_GIVEN EXERCISE:_
Copy out all of the items below, putting "wooden umbrella" wherever "walking cane" appears and keeping everything else the same. Omit the pictures from your copy.

[Spatial questions tied to pictures]
┄┄┄┄┄┄┄┄┄┄┄┄┄┄┄┄┄┄┄┄

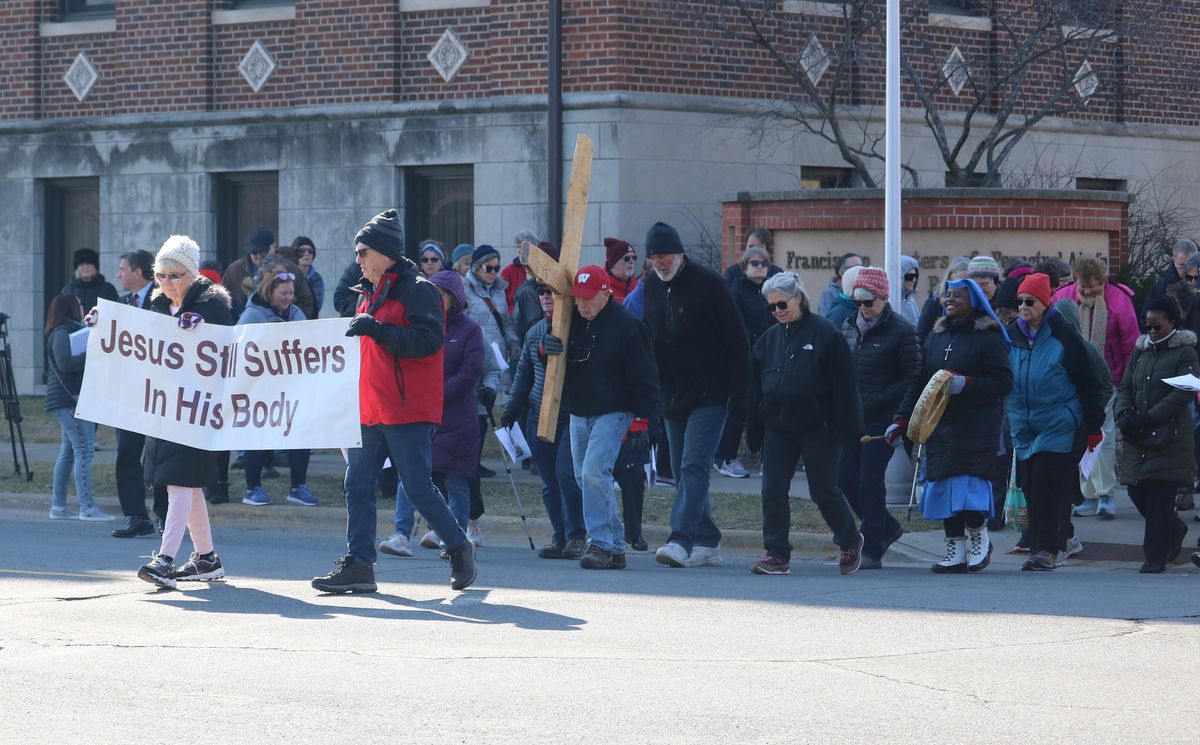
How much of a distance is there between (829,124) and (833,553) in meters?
9.88

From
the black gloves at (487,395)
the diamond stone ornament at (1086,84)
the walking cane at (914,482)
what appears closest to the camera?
the black gloves at (487,395)

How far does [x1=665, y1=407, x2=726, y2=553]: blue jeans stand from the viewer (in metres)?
11.1

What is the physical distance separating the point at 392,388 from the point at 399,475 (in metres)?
0.47

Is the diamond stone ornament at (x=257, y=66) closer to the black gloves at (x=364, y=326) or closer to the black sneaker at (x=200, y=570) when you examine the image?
the black sneaker at (x=200, y=570)

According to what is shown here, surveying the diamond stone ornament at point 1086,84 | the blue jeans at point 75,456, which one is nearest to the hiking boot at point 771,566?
the blue jeans at point 75,456

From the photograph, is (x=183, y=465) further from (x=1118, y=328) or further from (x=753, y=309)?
(x=1118, y=328)

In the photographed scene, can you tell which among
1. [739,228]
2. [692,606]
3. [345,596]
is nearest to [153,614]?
[345,596]

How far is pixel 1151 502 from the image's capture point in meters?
11.3

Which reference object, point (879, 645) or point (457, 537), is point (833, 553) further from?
point (879, 645)

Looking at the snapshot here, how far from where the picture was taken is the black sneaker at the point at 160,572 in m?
10.0

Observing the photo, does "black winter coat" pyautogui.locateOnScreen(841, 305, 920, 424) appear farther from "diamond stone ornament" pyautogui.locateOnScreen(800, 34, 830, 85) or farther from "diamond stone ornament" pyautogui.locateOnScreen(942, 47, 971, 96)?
"diamond stone ornament" pyautogui.locateOnScreen(942, 47, 971, 96)

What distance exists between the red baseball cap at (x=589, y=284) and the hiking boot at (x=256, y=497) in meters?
4.39

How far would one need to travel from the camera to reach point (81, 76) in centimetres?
2356

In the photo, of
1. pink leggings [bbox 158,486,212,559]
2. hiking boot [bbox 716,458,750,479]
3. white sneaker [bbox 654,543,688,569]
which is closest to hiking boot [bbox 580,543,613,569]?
white sneaker [bbox 654,543,688,569]
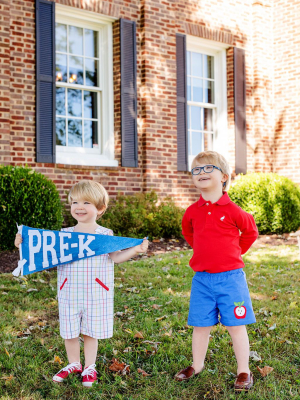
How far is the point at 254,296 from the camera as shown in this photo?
4.60 m

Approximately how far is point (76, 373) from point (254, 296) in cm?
234

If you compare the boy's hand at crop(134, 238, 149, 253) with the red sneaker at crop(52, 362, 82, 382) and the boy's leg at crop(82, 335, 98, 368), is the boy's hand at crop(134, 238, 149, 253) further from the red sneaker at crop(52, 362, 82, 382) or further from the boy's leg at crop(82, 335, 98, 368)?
the red sneaker at crop(52, 362, 82, 382)

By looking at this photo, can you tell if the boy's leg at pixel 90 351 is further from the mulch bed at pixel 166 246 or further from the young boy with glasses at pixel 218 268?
the mulch bed at pixel 166 246

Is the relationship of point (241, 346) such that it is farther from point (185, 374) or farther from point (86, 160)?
point (86, 160)

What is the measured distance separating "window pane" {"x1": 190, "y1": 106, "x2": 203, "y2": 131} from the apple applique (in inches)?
292

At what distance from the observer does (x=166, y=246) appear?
7.50 meters

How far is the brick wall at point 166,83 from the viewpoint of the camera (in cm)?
715

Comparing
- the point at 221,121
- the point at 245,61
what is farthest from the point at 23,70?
the point at 245,61

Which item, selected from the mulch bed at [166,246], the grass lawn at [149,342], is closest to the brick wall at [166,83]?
the mulch bed at [166,246]

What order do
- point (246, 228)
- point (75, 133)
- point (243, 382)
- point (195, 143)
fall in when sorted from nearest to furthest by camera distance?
1. point (243, 382)
2. point (246, 228)
3. point (75, 133)
4. point (195, 143)

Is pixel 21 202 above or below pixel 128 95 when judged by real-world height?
below

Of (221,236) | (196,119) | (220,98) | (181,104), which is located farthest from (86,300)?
(220,98)

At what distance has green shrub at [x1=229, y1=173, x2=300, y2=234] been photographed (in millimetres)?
8711

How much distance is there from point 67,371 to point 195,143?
7.54 meters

┄┄┄┄┄┄┄┄┄┄┄┄┄┄┄┄┄┄┄┄

_TASK SOLUTION:_
How much of a distance is there between (829,124) and (833,553) in meters?
9.88

From
the black gloves at (487,395)
the diamond stone ornament at (1086,84)
the wooden umbrella at (914,482)
what appears closest to the camera?
the black gloves at (487,395)

How far does [x1=665, y1=407, x2=726, y2=553]: blue jeans stand from the viewer (in metres)?
11.1

What is the physical distance separating the point at 392,388 from the point at 399,475 (in metres)?
0.47

Is the diamond stone ornament at (x=257, y=66) closer to the black gloves at (x=364, y=326) or closer to the black sneaker at (x=200, y=570) when you examine the image?
the black sneaker at (x=200, y=570)

According to what is shown here, surveying the diamond stone ornament at point 1086,84 | the blue jeans at point 75,456, which one is nearest to the hiking boot at point 771,566?
the blue jeans at point 75,456

From the photograph, is (x=183, y=465) further from (x=1118, y=328) or further from (x=753, y=309)?
(x=1118, y=328)

In the photographed scene, can you tell which among
1. [739,228]
2. [692,606]
3. [345,596]
is nearest to [153,614]?
[345,596]

How far is pixel 1151 502 from the image's capture point in meters?
11.3

Which reference object, point (879, 645) or point (457, 537), is point (833, 553) further from?
point (879, 645)

Looking at the snapshot here, how far from where the picture was taken is the black sneaker at the point at 160,572 in m?
10.0

Observing the photo, does "black winter coat" pyautogui.locateOnScreen(841, 305, 920, 424) appear farther from "diamond stone ornament" pyautogui.locateOnScreen(800, 34, 830, 85) or farther from "diamond stone ornament" pyautogui.locateOnScreen(942, 47, 971, 96)?
"diamond stone ornament" pyautogui.locateOnScreen(942, 47, 971, 96)

What distance exists between the red baseball cap at (x=589, y=284) and the hiking boot at (x=256, y=497) in meters?
4.39

How far would one need to travel from the camera to reach point (81, 76) in centimetres?
2356

In the photo, of
1. pink leggings [bbox 158,486,212,559]
2. hiking boot [bbox 716,458,750,479]
3. white sneaker [bbox 654,543,688,569]
which is closest to hiking boot [bbox 580,543,613,569]?
white sneaker [bbox 654,543,688,569]
How far is the point at 254,296 from the camera as shown in this photo?
4.60 m

Approximately how far is point (76, 373) from point (254, 296) in cm?
234

If you compare the boy's hand at crop(134, 238, 149, 253) with the red sneaker at crop(52, 362, 82, 382) and the boy's leg at crop(82, 335, 98, 368), is the boy's hand at crop(134, 238, 149, 253) further from the red sneaker at crop(52, 362, 82, 382) or further from the boy's leg at crop(82, 335, 98, 368)?
the red sneaker at crop(52, 362, 82, 382)

By looking at this photo, can you tell if the boy's leg at pixel 90 351 is further from the mulch bed at pixel 166 246 or further from the young boy with glasses at pixel 218 268?
the mulch bed at pixel 166 246

Is the relationship of point (241, 346) such that it is farther from point (185, 374) or farther from point (86, 160)?
point (86, 160)

What is the measured distance separating "window pane" {"x1": 190, "y1": 106, "x2": 203, "y2": 131} from the apple applique (in inches)?
292

At what distance from the observer does (x=166, y=246) appear?
7.50 meters

How far is the brick wall at point 166,83 from the viewpoint of the camera (in cm)?
715

Comparing
- the point at 221,121
- the point at 245,61
what is farthest from the point at 23,70?
the point at 245,61

Which item, selected from the mulch bed at [166,246], the grass lawn at [149,342], is closest to the brick wall at [166,83]?
the mulch bed at [166,246]

What order do
- point (246, 228)
- point (75, 133)
- point (243, 382)
- point (195, 143)
fall in when sorted from nearest to furthest by camera distance?
1. point (243, 382)
2. point (246, 228)
3. point (75, 133)
4. point (195, 143)

Is pixel 21 202 above or below pixel 128 95 when judged by real-world height?
below

Of (221,236) | (196,119) | (220,98) | (181,104), which is located farthest from (86,300)?
(220,98)

At what distance has green shrub at [x1=229, y1=173, x2=300, y2=234] been photographed (in millimetres)?
8711

How much distance is there from point 67,371 to point 195,143?
7.54 meters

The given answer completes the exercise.